Work request:
Give again, exactly, every line of the entries below from the one that has "United States, site lebec_CA-29." to the last.

[[ Excerpted records, beginning ]]

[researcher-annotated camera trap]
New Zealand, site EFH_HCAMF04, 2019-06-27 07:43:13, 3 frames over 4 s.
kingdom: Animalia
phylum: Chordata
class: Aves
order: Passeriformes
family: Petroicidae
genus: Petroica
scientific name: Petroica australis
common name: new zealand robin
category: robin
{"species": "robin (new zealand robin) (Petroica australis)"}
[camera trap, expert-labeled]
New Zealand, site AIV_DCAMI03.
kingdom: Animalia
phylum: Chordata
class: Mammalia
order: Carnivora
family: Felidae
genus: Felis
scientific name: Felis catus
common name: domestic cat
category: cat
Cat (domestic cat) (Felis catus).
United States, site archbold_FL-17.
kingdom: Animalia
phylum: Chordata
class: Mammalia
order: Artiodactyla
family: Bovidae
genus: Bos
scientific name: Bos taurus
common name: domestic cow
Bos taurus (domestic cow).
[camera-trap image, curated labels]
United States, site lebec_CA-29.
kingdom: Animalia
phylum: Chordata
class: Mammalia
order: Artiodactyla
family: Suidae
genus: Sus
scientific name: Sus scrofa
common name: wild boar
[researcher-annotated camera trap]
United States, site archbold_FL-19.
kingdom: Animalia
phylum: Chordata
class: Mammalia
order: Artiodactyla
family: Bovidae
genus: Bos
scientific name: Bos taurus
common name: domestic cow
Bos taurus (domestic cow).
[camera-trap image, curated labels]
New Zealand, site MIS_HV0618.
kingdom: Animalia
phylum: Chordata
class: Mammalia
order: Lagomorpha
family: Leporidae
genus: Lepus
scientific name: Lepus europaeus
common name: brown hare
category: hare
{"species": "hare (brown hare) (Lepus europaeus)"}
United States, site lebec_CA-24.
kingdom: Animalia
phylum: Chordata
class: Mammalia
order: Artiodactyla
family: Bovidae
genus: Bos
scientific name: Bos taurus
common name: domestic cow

[[ Excerpted records, end ]]

Your solution:
United States, site lebec_CA-29.
kingdom: Animalia
phylum: Chordata
class: Mammalia
order: Artiodactyla
family: Suidae
genus: Sus
scientific name: Sus scrofa
common name: wild boar
[researcher-annotated camera trap]
United States, site archbold_FL-19.
kingdom: Animalia
phylum: Chordata
class: Mammalia
order: Artiodactyla
family: Bovidae
genus: Bos
scientific name: Bos taurus
common name: domestic cow
Bos taurus (domestic cow).
[camera-trap image, curated labels]
New Zealand, site MIS_HV0618.
kingdom: Animalia
phylum: Chordata
class: Mammalia
order: Lagomorpha
family: Leporidae
genus: Lepus
scientific name: Lepus europaeus
common name: brown hare
category: hare
{"species": "hare (brown hare) (Lepus europaeus)"}
United States, site lebec_CA-24.
kingdom: Animalia
phylum: Chordata
class: Mammalia
order: Artiodactyla
family: Bovidae
genus: Bos
scientific name: Bos taurus
common name: domestic cow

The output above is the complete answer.